[TEXT BLOCK]
Cutler oversaw the syphilis experiments in Guatemala in the 1940s, during which doctors deliberately infected an estimated 1500 Guatemalans, including orphans as young as nine, soldiers, prisoners and mental patients with syphilis without the informed consent of the subjects. This study not only violated the hippocratic oath but it echoed Nazi crimes exposed around the same time at the Nuremberg trials. In 1954, Cutler was in charge of experiments at Sing Sing prison to see if a vaccine made from the killed syphilis bacterium, would protect prisoners against infection when he later exposed them to the bacterium. Those infected were later treated with penicillin. Cutler became assistant surgeon general in 1958.

In the 1960s, Cutler was involved in the ongoing Tuskegee syphilis experiment, during which several hundred African-American men who had contracted syphilis were observed, but left untreated. In “The Deadly Deception”, the 1993 Nova documentary about the Tuskegee experiments, Cutler states, “It was important that they were supposedly untreated, and it would be undesirable to go ahead and use large amounts of penicillin to treat the disease, because you’d interfere with the study.”

[DATASET EXTRACT]

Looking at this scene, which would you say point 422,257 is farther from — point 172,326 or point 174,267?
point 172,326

[WHAT YOU NEED TO DO]
(a) According to the Cutler passage, in what year did Cutler become assistant surgeon general?
(b) Retype the Cutler passage between "Cutler oversaw the" and "general in 1958.", inclusive.
Use only the Cutler passage to respond.

[ANSWERS TO EACH TASK]
(a) 1958

(b)
Cutler oversaw the syphilis experiments in Guatemala in the 1940s, during which doctors deliberately infected an estimated 1500 Guatemalans, including orphans as young as nine, soldiers, prisoners and mental patients with syphilis without the informed consent of the subjects. This study not only violated the hippocratic oath but it echoed Nazi crimes exposed around the same time at the Nuremberg trials. In 1954, Cutler was in charge of experiments at Sing Sing prison to see if a vaccine made from the killed syphilis bacterium, would protect prisoners against infection when he later exposed them to the bacterium. Those infected were later treated with penicillin. Cutler became assistant surgeon general in 1958.